Who knows, there may have been a lot of others involved in some way or other, which we have no way at present of knowing about.
I know that it has consumed a lot of my hours over the last year and a half. My time is explainable as perchance, a bit  of obsessive behavior, which I prefer to call following a line of coincidences. 

The slight change in perspective which has appeared in my life,  in retrospect, seems almost inevitable, but it required a catalyst . The persons I’ve run up against, through out my life include several who could have been that catalyst, but for some reason it took a 114 year old book. 
Some have said the book is a very good read, I hate that type of talk.

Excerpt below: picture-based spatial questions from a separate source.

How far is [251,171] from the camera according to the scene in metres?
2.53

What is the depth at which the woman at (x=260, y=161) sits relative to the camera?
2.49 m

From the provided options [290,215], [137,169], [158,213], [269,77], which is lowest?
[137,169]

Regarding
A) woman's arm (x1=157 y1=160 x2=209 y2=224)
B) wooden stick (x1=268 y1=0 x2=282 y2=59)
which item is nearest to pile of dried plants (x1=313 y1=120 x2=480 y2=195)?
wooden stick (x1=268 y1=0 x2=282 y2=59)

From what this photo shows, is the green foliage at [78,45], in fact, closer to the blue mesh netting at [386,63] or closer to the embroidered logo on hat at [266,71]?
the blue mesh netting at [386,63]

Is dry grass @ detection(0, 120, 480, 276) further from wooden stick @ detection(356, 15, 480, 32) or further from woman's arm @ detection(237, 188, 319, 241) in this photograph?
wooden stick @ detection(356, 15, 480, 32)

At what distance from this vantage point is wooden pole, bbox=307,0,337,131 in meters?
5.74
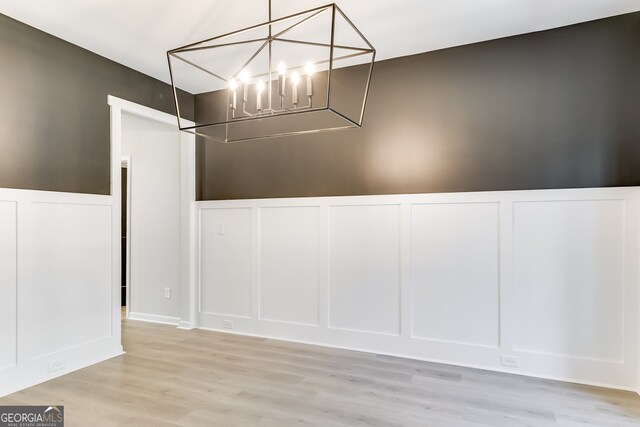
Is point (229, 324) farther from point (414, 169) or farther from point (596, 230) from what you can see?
point (596, 230)

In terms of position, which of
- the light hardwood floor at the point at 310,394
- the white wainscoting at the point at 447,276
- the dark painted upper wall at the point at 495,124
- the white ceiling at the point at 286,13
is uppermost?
the white ceiling at the point at 286,13

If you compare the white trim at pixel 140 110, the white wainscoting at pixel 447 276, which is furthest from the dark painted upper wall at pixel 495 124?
the white trim at pixel 140 110

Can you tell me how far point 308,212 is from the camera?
3.93 m

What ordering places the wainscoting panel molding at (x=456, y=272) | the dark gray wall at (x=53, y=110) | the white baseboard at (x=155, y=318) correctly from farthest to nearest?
the white baseboard at (x=155, y=318) < the wainscoting panel molding at (x=456, y=272) < the dark gray wall at (x=53, y=110)

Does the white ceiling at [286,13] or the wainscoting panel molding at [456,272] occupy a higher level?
the white ceiling at [286,13]

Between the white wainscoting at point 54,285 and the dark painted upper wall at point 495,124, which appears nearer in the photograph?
the white wainscoting at point 54,285

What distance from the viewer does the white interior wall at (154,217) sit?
186 inches

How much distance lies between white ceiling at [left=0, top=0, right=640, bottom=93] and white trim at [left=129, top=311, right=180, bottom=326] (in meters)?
3.05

A good read can be equated with finally taking a long awaited “good elimination of water”.

The reality is that it is an intriguing book, it is something which I appreciated spending time reading. I also reveled in researching the who, what for, and where ever of its appearance. It’s pages  carry adventure. It’s pages carry and lay out succinctly, IDEAS worth PONDERING. I am also of the opinion that there are at least two levels at which one may read the book.

I am positive that Dr. Tilgman A. Howard Lowe started putting the book together.